### Problem requirements
Which lines in the listing below contain the word "first"? Pick out each one and copy it in full, with case counting in the match.

### Supplied data

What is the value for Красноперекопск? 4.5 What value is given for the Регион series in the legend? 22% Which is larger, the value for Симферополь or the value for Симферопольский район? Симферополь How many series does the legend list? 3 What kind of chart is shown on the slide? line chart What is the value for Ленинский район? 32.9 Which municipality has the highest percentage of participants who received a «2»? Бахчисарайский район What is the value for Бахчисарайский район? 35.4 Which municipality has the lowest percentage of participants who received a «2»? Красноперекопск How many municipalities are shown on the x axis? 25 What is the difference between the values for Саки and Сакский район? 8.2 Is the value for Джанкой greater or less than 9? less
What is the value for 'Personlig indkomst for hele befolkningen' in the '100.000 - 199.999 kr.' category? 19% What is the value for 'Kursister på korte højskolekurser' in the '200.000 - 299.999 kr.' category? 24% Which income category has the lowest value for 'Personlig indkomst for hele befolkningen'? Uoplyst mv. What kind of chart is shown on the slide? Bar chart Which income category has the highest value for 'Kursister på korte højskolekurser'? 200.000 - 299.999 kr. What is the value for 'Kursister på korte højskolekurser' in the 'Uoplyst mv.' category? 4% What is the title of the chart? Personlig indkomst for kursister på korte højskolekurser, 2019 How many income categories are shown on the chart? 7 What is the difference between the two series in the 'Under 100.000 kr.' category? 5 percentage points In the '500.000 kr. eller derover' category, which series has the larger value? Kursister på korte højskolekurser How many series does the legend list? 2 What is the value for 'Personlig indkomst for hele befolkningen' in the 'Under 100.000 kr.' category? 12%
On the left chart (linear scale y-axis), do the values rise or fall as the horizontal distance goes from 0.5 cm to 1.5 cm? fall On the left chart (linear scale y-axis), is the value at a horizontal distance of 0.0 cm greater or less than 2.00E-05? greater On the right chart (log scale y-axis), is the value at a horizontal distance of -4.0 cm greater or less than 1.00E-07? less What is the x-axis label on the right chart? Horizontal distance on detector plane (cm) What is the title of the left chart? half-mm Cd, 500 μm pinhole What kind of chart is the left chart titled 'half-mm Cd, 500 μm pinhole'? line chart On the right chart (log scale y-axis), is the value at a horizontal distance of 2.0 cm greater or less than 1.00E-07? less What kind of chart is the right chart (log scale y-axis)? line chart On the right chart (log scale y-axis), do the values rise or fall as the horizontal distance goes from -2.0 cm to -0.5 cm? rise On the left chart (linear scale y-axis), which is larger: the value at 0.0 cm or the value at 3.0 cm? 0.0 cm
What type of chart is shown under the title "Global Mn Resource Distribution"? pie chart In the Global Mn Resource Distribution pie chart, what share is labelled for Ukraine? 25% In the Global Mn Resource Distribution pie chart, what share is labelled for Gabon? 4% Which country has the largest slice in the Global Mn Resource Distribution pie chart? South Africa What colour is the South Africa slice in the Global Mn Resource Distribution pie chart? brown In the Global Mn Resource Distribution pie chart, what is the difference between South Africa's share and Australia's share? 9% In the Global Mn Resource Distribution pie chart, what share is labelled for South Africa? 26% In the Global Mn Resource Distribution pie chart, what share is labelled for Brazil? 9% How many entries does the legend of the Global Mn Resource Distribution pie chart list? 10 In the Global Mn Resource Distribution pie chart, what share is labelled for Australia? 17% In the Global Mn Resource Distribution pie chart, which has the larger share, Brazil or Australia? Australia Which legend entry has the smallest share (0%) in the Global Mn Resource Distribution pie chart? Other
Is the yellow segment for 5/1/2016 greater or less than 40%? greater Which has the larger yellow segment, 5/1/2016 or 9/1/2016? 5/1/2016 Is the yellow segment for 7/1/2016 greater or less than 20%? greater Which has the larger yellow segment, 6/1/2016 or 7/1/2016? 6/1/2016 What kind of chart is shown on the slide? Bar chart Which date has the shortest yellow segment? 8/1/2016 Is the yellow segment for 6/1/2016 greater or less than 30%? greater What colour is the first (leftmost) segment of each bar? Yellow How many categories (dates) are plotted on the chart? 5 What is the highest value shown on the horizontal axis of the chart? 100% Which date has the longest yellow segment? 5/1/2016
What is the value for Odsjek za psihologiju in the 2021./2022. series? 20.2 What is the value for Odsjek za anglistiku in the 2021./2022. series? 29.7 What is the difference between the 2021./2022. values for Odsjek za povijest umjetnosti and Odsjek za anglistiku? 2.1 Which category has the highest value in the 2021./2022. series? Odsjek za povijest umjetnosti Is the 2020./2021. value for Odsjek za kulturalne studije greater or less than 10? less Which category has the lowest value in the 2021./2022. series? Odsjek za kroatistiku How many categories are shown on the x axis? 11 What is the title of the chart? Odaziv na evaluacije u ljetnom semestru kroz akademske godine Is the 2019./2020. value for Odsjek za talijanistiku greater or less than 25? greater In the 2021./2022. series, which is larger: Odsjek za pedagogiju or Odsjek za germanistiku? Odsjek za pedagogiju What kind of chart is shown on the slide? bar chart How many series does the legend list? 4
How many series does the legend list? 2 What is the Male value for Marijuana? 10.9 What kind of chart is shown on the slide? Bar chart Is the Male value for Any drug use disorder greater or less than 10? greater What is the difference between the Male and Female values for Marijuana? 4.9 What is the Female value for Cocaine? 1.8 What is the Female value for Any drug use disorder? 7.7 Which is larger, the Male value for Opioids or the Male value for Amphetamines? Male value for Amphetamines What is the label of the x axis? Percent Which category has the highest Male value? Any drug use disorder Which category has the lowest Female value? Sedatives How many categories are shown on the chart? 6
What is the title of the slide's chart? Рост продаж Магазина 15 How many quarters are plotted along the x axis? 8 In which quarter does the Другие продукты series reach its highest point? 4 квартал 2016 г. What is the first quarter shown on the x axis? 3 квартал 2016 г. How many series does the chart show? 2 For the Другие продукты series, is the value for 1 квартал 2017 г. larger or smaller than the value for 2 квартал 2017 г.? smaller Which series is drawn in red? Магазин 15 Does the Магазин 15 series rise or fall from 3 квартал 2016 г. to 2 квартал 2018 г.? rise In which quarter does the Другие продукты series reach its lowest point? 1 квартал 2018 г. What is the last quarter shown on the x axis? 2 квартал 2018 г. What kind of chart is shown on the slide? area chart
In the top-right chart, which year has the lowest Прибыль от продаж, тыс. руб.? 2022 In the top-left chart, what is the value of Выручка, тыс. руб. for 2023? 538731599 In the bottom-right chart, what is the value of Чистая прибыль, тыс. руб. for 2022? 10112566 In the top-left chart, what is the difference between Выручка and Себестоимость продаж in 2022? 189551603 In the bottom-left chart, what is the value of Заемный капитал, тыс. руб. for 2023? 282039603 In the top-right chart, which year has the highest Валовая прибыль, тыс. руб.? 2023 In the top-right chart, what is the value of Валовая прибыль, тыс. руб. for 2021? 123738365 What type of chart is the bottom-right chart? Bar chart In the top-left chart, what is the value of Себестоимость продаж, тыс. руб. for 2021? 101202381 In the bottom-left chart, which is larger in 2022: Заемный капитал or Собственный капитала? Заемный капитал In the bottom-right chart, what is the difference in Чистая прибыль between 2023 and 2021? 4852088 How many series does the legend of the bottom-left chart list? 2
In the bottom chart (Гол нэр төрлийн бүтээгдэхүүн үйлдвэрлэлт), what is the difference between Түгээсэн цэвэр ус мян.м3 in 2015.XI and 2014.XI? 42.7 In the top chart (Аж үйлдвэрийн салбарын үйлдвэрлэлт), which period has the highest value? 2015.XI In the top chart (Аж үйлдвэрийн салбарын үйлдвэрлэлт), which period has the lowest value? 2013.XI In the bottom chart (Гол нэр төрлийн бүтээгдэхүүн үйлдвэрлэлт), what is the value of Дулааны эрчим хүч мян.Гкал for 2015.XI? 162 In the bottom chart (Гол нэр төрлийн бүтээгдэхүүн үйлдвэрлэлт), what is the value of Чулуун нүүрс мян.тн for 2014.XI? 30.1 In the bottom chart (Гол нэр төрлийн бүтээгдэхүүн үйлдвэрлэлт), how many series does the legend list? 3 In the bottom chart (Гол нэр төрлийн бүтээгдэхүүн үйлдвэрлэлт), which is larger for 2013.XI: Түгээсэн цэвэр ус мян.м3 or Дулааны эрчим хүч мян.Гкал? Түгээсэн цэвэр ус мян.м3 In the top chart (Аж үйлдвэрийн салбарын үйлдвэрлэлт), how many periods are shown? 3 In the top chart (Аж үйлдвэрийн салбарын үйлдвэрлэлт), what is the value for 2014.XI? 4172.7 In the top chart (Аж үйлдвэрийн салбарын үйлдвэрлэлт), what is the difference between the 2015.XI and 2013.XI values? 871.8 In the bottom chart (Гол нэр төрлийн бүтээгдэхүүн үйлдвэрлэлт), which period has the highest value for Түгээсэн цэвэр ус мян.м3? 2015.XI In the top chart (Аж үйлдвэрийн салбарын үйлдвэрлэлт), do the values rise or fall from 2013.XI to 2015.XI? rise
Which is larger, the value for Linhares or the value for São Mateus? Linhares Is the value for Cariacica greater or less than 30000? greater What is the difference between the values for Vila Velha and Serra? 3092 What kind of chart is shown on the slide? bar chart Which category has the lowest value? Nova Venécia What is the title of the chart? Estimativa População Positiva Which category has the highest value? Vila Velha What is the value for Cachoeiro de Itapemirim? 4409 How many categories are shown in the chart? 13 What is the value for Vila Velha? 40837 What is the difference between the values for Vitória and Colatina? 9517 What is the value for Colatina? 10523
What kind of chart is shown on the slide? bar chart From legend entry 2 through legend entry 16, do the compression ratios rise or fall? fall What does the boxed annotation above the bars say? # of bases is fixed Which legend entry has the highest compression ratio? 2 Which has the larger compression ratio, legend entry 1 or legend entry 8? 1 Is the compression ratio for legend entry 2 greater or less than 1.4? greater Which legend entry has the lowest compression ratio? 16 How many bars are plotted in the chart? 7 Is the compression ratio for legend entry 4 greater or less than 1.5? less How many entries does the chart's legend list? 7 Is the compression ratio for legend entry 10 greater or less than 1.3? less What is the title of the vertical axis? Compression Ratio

### Solved exercise
Is the yellow segment for 5/1/2016 greater or less than 40%? greater Which has the larger yellow segment, 5/1/2016 or 9/1/2016? 5/1/2016 Is the yellow segment for 7/1/2016 greater or less than 20%? greater Which has the larger yellow segment, 6/1/2016 or 7/1/2016? 6/1/2016 What kind of chart is shown on the slide? Bar chart Which date has the shortest yellow segment? 8/1/2016 Is the yellow segment for 6/1/2016 greater or less than 30%? greater What colour is the first (leftmost) segment of each bar? Yellow How many categories (dates) are plotted on the chart? 5 What is the highest value shown on the horizontal axis of the chart? 100% Which date has the longest yellow segment? 5/1/2016
What is the title of the slide's chart? Рост продаж Магазина 15 How many quarters are plotted along the x axis? 8 In which quarter does the Другие продукты series reach its highest point? 4 квартал 2016 г. What is the first quarter shown on the x axis? 3 квартал 2016 г. How many series does the chart show? 2 For the Другие продукты series, is the value for 1 квартал 2017 г. larger or smaller than the value for 2 квартал 2017 г.? smaller Which series is drawn in red? Магазин 15 Does the Магазин 15 series rise or fall from 3 квартал 2016 г. to 2 квартал 2018 г.? rise In which quarter does the Другие продукты series reach its lowest point? 1 квартал 2018 г. What is the last quarter shown on the x axis? 2 квартал 2018 г. What kind of chart is shown on the slide? area chart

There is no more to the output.